Just like developers use the Joel Test to evaluate programming jobs, system administrators need a similar framework to assess potential workplaces. The original 12-question Joel Test for programmers doesn't fully address the unique challenges sysadmins face in infrastructure management, security, and operational policies.
Here's the curated list of yes/no questions every sysadmin should ask during interviews:
1. Do you use version control for system configurations?
2. Can you build and deploy systems with a single command/script?
3. Do you have comprehensive monitoring covering all critical systems?
4. Is there a documented disaster recovery plan tested within the last year?
5. Are system administrators involved in architecture decisions?
6. Do you follow the principle of least privilege for access control?
7. Is there a formal change management process for production systems?
8. Are systems automatically patched within 30 days of critical updates?
9. Do you have dedicated test/staging environments matching production?
10. Is there budget allocated for professional development/training?
11. Are on-call rotations properly compensated and sustainable?
12. Is technical debt regularly addressed and prioritized?
Let's examine some technical implementations that would satisfy these questions:
# Example of infrastructure-as-code (Question #2)
#!/bin/bash
# Automated deployment script for web servers
# Provision infrastructure
terraform apply -auto-approve
# Configure servers
ansible-playbook -i hosts.ini webserver.yml
# Verify deployment
curl -sSf http://loadbalancer/healthcheck > /dev/null || exit 1
Question #3 about monitoring might translate to a Prometheus configuration like:
# prometheus.yml snippet showing comprehensive monitoring
scrape_configs:
- job_name: 'node'
static_configs:
- targets: ['server1:9100', 'server2:9100']
- job_name: 'webapp'
metrics_path: '/metrics'
static_configs:
- targets: ['app1:8080', 'app2:8080']
- job_name: 'database'
static_configs:
- targets: ['db1:9187']
Negative answers to certain questions reveal serious issues. For question #6 (least privilege), finding global admin rights everywhere suggests security immaturity. In PowerShell:
# Bad practice example - blanket admin access
Grant-Admins -Group "All Employees" -Role "Domain Admin"

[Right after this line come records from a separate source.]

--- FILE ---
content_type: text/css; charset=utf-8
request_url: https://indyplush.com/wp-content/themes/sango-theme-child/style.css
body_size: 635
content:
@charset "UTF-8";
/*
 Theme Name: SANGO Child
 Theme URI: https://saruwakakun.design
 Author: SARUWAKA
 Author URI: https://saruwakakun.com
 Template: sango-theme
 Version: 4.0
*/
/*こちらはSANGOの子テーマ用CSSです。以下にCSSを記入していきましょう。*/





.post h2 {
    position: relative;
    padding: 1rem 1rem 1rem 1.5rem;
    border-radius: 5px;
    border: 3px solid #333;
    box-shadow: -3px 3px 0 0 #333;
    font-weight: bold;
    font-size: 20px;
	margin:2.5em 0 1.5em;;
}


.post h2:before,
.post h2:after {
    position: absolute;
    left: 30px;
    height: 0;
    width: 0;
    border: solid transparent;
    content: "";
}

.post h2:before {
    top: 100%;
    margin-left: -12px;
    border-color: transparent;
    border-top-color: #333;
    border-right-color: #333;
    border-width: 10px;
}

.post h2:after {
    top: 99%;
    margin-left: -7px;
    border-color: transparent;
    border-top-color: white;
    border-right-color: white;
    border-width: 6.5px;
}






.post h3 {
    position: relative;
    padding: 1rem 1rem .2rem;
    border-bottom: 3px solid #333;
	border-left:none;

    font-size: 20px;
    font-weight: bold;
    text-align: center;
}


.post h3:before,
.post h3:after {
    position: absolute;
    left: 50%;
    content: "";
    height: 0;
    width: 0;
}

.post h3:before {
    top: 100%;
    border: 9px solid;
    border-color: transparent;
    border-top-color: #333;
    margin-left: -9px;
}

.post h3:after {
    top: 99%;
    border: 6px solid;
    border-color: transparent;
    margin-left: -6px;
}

While the principles are universal, implementations vary. A cloud-native answer to question #9 might be:
// Terraform module creating identical staging/prod environments
module "production" {
source = "./environments"
env_name = "prod"
}
module "staging" {
source = "./environments"
env_name = "stage"
}
Just like developers have Joel Spolsky's 12 questions to evaluate software teams, system administrators need a standardized way to assess IT environments. This isn't just about technical stacks - it's about identifying organizational red flags that turn sysadmin jobs into nightmares.
Here's the essential checklist every infrastructure professional should run through:
- Do you have automated server provisioning?
- Is there a documented disaster recovery plan tested within the last year?
- Can new hires deploy code to production without begging for access?
- Are production changes tracked in a version control system?
- Do you have centralized logging with at least 30 days retention?
- Is there a separate staging environment matching production?
- Do developers have production access when needed?
- Are critical systems monitored with alert thresholds?
- Is there a formal change management process?
- Are security patches applied within 30 days of release?
- Does IT participate in business continuity planning?
- Are systems documented well enough for someone to be hit by a bus?
For question #1 (automated provisioning), here's what good looks like in practice:
# Ansible playbook snippet for automated web server deployment
- hosts: webservers
become: yes
tasks:
- name: Install Apache
apt:
name: apache2
state: latest
update_cache: yes
- name: Enable mod_rewrite
apache2_module:
name: rewrite
state: present
notify: restart apache
handlers:
- name: restart apache
service:
name: apache2
state: restarted
When you hear answers like these, consider it a warning:
- "We're transitioning to automation" (usually means no automation exists)
- "Our DR plan is in the IT manager's head"
- "We document everything in Sharepoint" (translation: nothing is findable)
Yes Answers | Workplace Health |
---|---|
0-3 | Run away immediately |
4-6 | Expect daily firefighting |
7-9 | Average IT shop |
10-12 | Rare well-managed environment |
The best organizations will proudly answer "yes" to most questions before you even ask. If they get defensive or vague, that tells you everything.